### GIVEN TEXT
▼
Plenity is an FDA-approved weight management supplement for adults who are overweight and obese. The idea of a pill that can help you lose weight sounds too good to be true for many Americans. After all, many are so desperate that they’re using dicyclomine for weight loss (off label), which we strongly recommend against.
In this article we’ll review the formulation behind the Plenity weight loss prescription pill, along with potential side effects and natural alternatives, and explain why we think it’s a waste of money.
Formulation Review | Inactive Ingredients
It’s very hard to find the full ingredients list for Plenity which is a red flag in our opinion. Why not publish it transparently?
Their site references two active ingredients: cellulose and citric acid. But many pharmaceutical products (and even food products like Premier Protein), have inactive ingredients which may be harmful.
Plenity’s FAQ section states that people allergic to sodium stearyl fumarate, gelatin or titanium dioxide should not take the product, so we can assume these are the three inactive ingredients. Again it’s quite strange in our opinion that they’re arguably hiding this information in an obscure section of their site.
Europe, which has much more stringent consumer health regulations than the U.S., recently disallowed use of titanium dioxide as a food additive due to concerns over genotoxicity.
Formulation Review | Active Ingredients
Cellulose is an insoluble plant fiber contained in nearly every plant food, such as apples, oranges, kale and bananas. This is not a rare and exotic ingredient that’s hard to come by.
Citric acid is another common food compound, found in citrus fruits among other foods.
Plenity claims that these two ingredients combine and react with water in the stomach to create a sense of fullness which reduces overeating. We have no reason to disbelieve this since cellulose is a basic fiber obtainable from many other foods and fiber is known for increasing satiation.
Clinical Trial Review
Plenity funded a clinical trial, comparing use of their product with placebo. The results showed that patients taking Plenity had superior weight loss outcomes (by a small but statistically significant amount) compared with placebo.
▲
### SUPPLIED INFORMATION
▼
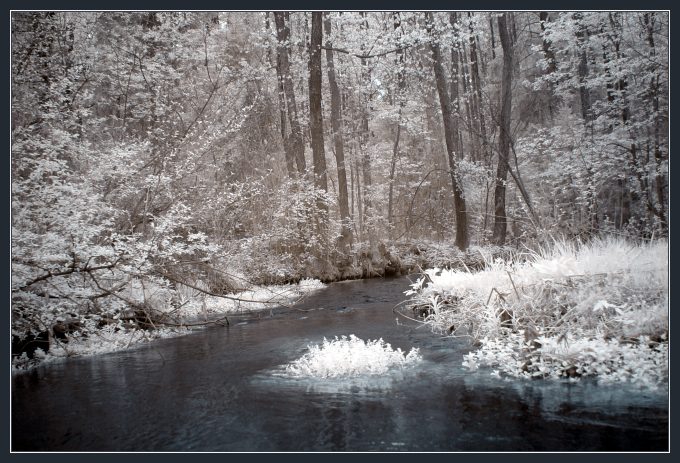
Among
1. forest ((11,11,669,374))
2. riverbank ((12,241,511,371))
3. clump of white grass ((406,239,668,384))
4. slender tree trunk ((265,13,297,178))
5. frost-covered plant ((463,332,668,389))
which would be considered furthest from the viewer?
▲
### THE TASK
Reproduce the passage of the Plenity review starting at "Formulation Review | Active" and ending at "compared with placebo.".

### SOLUTION TO THIS EXERCISE
Formulation Review | Active Ingredients
Cellulose is an insoluble plant fiber contained in nearly every plant food, such as apples, oranges, kale and bananas. This is not a rare and exotic ingredient that’s hard to come by.
Citric acid is another common food compound, found in citrus fruits among other foods.
Plenity claims that these two ingredients combine and react with water in the stomach to create a sense of fullness which reduces overeating. We have no reason to disbelieve this since cellulose is a basic fiber obtainable from many other foods and fiber is known for increasing satiation.
Clinical Trial Review
Plenity funded a clinical trial, comparing use of their product with placebo. The results showed that patients taking Plenity had superior weight loss outcomes (by a small but statistically significant amount) compared with placebo.